▸ Fragmento del texto:
====
Seis metros de valla
La famosa «barrera» a la que se refiere Abou es una triple valla metálica de 12 kilómetros de longitud que recorre Melilla como una fea cicatriz. Está dividida en 79 tramos y vigilada por 300 agentes de la Guardia Civil, repartidos en tres turnos. La primera verja en el lado marroquí tiene 6 metros de altura y, en algunas partes, está poblada en los extremos por la criticada concertina. Entre la primera y la segunda, que tiene dos metros menos, está la sirga, una trama de acero anudado de la que es imposible salir. La tercera es otra pared de alambre de seis metros. En la valla hay cuatro pasos fronterizos: Beni Enzar, que es el principal; Barrio Chino, donde cada mañana, cuatro días a la semana, miles de porteadores marroquíes cargan en sus espaldas fardos de 80 kilos con mercancía nueva y usada procedente de la Península; Farhana; y Mariguari, que se creó para facilitar el tránsito de estudiante del colegio hispano-marroquí. En los tres últimos es donde se concentra la mayoría de los saltos. La zona más cercana al Gurugú.
Palazón conoce bien el monte. Lo ha recorrido y ha fotografiado en muchas ocasiones los campamentos de subsaharianos que en él habitan para enseñarle al mundo las «vergüenzas» de la frontera. Pese a las estadísticas oficiales, que estiman entre 1.500 y 2.000 los inmigrantes que se refugian en el Gurugú, él cree que apenas hay 600, porque «sencillamente no caben más», dice. Aunque desconfía de las cifras que están apareciendo estos días, asegura que ese campamento no es la única «bolsa» de inmigrantes en suelo marroquí. Hay asentamientos con cientos de personas en Selouane, Segangan, Casiago y en los bosques del Norte. Y sobre todo en Uchda, donde se calcula que puede haber más de 8.000 personas acampadas junto a las facultades universitarias. A los subsaharianos hay que sumar un millar de refugiados sirios que llaman a las puertas de Europa desde Nador, donde se alojan en pensiones o pequeños pisos de alquiler. Ellos no saltan la valla ni piden asilo político, porque eso les obligaría a pasar tres años en España, explica Palazón. Su destino, en realidad, es el norte de Europa. «Utilizan pasaportes falsos que compran a ciudadanos marroquíes para cruzar el control. Por sus rasgos físicos, es difícil detectarlos», asegura un policía destinado en uno de los pasos fronterizos de Melilla.
====
▸ Extracto de la fuente:
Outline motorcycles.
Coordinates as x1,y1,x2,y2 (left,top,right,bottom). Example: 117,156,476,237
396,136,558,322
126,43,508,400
====
Escribe la continuación del texto sobre la valla de Melilla, empezando justo después de su última frase.

Marruecos se ha convertido en el embudo de Europa. «Los tienen como en una nevera, una especie de reserva. ¿Tú crees que si quisieran iban a estar ahí? Con que 3.000 soldados marroquíes dieran una sola batida, no quedaba ni uno», sostiene el fundador de Prodein. Para él, en la permisividad del reino alauita se esconde un interés por tener mayor presencia en la UE. En esa partida, que se disputa muy lejos del Gurugú, Marruecos estaría jugando la carta de la inmigración.
El presidente de Melilla pone el dardo en otra diana. «Igual que en 2005 fui muy crítico con la actitud de Marruecos, ahora tengo que decir que está colaborando bastante. La UE se tiene implicar mucho más en combatir las mafias, que son las que en realidad están detrás de todo este fenómeno», recalca Imbroda. El delegado del Gobierno español considera que el flujo migratorio está más en manos de las organizaciones que trafican con seres humanos que en las de los estados miembros. Para el presidente de Prodein, las principales mafias son los gobiernos español y marroquí, que pasan «ilegalmente» gente de un lado a otro de la frontera. «Los africanos se mueven porque se mueren. Las mafias a las que se refieren son intermediarios que se ganan cuatro duros llevándolos de un país a otro. Nosotros también lo hacemos y lo llamamos agencia de viajes».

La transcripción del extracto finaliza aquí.